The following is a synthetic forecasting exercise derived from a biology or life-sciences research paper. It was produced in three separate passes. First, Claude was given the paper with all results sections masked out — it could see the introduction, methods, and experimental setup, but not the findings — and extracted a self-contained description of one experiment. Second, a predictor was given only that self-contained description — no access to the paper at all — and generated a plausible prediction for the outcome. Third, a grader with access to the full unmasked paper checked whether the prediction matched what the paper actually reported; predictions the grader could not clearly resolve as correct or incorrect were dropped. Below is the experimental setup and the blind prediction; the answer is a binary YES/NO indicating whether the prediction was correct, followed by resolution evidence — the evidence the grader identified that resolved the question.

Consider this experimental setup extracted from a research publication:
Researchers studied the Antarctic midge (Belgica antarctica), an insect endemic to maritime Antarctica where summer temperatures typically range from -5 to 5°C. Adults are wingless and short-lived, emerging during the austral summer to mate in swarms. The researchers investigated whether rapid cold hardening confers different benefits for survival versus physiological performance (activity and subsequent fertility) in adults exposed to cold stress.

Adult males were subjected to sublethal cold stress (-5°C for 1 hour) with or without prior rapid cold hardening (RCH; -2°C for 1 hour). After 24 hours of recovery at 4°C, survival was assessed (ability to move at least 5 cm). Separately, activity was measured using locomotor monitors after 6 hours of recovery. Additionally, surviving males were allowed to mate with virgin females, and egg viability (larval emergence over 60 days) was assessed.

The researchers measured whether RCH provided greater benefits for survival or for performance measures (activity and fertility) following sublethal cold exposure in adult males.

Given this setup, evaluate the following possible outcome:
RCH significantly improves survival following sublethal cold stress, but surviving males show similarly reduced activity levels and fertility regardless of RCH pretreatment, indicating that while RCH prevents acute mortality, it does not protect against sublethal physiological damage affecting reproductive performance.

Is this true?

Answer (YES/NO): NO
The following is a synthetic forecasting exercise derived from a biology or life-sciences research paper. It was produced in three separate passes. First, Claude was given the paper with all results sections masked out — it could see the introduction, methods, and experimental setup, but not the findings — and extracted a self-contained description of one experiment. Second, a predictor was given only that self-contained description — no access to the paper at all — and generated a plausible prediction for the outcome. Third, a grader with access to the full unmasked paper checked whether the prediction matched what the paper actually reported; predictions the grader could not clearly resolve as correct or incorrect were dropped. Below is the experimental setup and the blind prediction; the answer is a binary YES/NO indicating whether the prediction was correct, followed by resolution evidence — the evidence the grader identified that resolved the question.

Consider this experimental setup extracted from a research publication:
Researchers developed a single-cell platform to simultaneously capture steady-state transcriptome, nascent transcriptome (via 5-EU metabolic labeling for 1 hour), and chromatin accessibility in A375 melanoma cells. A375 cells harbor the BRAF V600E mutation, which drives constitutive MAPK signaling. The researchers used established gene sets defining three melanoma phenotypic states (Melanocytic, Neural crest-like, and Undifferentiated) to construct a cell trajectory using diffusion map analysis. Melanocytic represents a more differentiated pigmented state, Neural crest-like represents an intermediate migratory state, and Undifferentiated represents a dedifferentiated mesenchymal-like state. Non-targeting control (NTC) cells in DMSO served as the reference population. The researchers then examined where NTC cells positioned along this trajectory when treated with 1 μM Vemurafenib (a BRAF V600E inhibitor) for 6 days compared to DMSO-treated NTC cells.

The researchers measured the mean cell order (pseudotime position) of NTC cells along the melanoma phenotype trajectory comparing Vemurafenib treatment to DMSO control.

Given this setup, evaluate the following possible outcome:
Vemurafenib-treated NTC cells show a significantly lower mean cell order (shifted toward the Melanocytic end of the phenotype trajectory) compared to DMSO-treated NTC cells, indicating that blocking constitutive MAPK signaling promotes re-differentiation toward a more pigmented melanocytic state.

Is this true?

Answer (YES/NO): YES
...
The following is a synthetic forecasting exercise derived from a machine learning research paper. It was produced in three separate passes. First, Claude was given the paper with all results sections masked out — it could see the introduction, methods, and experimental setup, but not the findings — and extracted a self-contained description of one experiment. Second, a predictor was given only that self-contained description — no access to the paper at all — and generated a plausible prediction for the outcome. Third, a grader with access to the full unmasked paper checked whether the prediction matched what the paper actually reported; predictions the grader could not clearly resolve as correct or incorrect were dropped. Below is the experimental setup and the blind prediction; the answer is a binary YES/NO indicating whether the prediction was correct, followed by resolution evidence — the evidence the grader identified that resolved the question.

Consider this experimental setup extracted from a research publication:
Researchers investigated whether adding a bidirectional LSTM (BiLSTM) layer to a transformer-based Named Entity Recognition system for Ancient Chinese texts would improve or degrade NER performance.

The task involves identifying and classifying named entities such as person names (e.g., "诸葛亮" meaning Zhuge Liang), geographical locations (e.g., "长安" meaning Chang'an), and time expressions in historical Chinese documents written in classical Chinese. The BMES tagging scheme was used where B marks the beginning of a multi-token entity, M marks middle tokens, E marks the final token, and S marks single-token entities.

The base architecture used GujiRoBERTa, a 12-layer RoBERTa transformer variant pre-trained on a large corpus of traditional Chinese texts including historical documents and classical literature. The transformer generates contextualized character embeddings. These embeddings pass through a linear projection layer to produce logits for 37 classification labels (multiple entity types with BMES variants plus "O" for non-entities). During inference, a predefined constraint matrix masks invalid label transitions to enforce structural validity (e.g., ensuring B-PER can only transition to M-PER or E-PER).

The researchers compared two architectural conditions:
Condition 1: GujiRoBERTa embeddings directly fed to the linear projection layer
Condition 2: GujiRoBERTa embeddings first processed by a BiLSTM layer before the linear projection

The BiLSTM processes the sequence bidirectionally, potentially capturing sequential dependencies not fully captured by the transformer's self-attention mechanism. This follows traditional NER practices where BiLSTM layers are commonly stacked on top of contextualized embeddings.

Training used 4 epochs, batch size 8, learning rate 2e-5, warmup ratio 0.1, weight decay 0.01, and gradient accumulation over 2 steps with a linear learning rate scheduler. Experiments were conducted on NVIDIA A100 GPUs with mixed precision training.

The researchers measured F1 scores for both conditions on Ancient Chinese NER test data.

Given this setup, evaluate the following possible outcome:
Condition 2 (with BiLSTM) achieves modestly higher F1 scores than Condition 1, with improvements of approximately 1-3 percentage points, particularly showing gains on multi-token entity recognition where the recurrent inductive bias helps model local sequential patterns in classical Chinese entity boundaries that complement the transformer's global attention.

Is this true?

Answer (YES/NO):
* * *
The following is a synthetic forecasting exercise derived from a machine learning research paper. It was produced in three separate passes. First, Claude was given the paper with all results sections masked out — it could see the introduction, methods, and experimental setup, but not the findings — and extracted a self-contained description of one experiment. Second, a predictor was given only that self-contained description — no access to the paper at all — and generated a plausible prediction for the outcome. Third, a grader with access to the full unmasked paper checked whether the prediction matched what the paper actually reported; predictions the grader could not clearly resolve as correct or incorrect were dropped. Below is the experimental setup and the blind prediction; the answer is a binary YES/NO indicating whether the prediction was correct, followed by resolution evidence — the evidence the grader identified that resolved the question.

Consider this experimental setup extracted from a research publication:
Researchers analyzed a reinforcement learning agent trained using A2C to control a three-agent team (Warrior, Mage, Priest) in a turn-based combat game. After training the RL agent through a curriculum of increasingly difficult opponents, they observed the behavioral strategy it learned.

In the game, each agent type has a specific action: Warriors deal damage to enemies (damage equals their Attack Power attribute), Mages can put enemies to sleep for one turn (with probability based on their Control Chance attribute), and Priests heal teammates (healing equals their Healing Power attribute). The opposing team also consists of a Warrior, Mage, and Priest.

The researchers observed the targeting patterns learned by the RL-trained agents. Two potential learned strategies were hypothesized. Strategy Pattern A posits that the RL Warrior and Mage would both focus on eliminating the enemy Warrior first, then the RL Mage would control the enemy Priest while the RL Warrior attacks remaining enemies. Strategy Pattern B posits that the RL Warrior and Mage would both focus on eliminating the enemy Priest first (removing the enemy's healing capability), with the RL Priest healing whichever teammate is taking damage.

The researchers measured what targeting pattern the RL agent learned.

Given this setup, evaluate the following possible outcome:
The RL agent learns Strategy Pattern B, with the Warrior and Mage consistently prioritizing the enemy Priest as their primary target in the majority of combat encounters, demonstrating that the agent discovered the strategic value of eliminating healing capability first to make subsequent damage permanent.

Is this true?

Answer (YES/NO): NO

* _Activity_
All that is wanted is a faithful reproduction of the line above with "Researchers developed a", the line with "The researchers measured the", and every line in between.

* _Task response_
Researchers developed a single-cell platform to simultaneously capture steady-state transcriptome, nascent transcriptome (via 5-EU metabolic labeling for 1 hour), and chromatin accessibility in A375 melanoma cells. A375 cells harbor the BRAF V600E mutation, which drives constitutive MAPK signaling. The researchers used established gene sets defining three melanoma phenotypic states (Melanocytic, Neural crest-like, and Undifferentiated) to construct a cell trajectory using diffusion map analysis. Melanocytic represents a more differentiated pigmented state, Neural crest-like represents an intermediate migratory state, and Undifferentiated represents a dedifferentiated mesenchymal-like state. Non-targeting control (NTC) cells in DMSO served as the reference population. The researchers then examined where NTC cells positioned along this trajectory when treated with 1 μM Vemurafenib (a BRAF V600E inhibitor) for 6 days compared to DMSO-treated NTC cells.

The researchers measured the mean cell order (pseudotime position) of NTC cells along the melanoma phenotype trajectory comparing Vemurafenib treatment to DMSO control.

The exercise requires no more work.